Hi Juergen,
I now understand better what you meant. If we get accepted for this
year's GSoC, I hope you have time to make a screenshot (or at least we
can mark up the ASCII art with the right tags so the browser will not
screw it up. My e-mail reader did.)
I personally think that LyX handles ERT (TeX) insets and footnotes
pretty well. Short ERT is just like a long word in text, and I
personally don't mind long insets starting on a new line as I would
write corresponding LaTeX code in the same style.
But there are probably cases where the user experience can be improved.

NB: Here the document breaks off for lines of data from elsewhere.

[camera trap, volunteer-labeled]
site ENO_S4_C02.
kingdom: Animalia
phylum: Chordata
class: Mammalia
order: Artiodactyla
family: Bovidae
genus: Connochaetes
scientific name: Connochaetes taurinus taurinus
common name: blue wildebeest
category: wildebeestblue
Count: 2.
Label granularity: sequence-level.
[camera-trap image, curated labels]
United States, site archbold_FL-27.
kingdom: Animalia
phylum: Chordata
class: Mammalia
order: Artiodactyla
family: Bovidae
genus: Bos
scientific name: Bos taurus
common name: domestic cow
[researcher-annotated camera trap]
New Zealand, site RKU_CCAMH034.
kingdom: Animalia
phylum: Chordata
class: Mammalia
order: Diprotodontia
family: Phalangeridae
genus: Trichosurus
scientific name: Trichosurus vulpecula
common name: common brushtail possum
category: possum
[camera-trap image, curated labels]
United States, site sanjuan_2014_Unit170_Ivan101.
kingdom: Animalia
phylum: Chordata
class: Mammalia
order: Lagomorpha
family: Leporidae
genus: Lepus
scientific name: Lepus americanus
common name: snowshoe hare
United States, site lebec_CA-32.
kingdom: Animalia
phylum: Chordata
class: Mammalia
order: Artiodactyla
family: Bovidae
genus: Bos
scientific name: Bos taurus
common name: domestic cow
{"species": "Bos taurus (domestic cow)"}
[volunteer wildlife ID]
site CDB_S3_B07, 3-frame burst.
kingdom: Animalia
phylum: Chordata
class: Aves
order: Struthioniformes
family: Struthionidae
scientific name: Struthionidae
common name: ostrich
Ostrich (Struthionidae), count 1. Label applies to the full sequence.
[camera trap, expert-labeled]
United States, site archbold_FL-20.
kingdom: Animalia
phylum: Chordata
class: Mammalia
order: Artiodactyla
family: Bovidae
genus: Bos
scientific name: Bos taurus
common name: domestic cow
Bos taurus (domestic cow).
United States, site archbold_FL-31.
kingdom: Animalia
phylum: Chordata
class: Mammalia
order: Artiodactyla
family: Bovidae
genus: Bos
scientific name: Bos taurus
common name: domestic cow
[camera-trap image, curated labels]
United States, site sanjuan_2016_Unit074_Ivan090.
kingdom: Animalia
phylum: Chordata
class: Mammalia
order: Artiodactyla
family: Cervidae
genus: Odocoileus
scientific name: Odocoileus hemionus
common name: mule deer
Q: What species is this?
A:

Also, I hope that this year some good students will come up with their
own (feasible) project ideas!
Jürgen Spitzmüller wrote:
Cyrille Artho wrote:
However, I have to admit I was confused about the "3-box drawing". It is
not clear what it should accomplish and how it really should look like.
What is a "UX flaw"?
User Experience flaw.
How is it possible to break up an inset into three
parts (this does not make sense for figures and tables, and only limited
sense for things such as minipages... which cases did you have in mind)?
As written: Character styles, footnotes, TeX Code and such things. Content
that is embedded in the line but longer than one line.
In the end, we could easily add a flag to insets which do not want 3-box-
drawing (such as boxes and floats).
It also said that the three boxes have to be provided "manually", which
is again a hassle for the user if that's the case. Or was the idea to
manually implement a set of use cases for different insets?
I don't understand where you refer to.
Maybe an actual screenshot of Fig. 1 there would help (and, time
permitting, a mock-up of Figure 2).
I don't have time for this.
Regards,
Jürgen
--
Regards,
Cyrille Artho - http://artho.com/
Those who will not reason, are bigots, those who cannot,
are fools, and those who dare not, are slaves.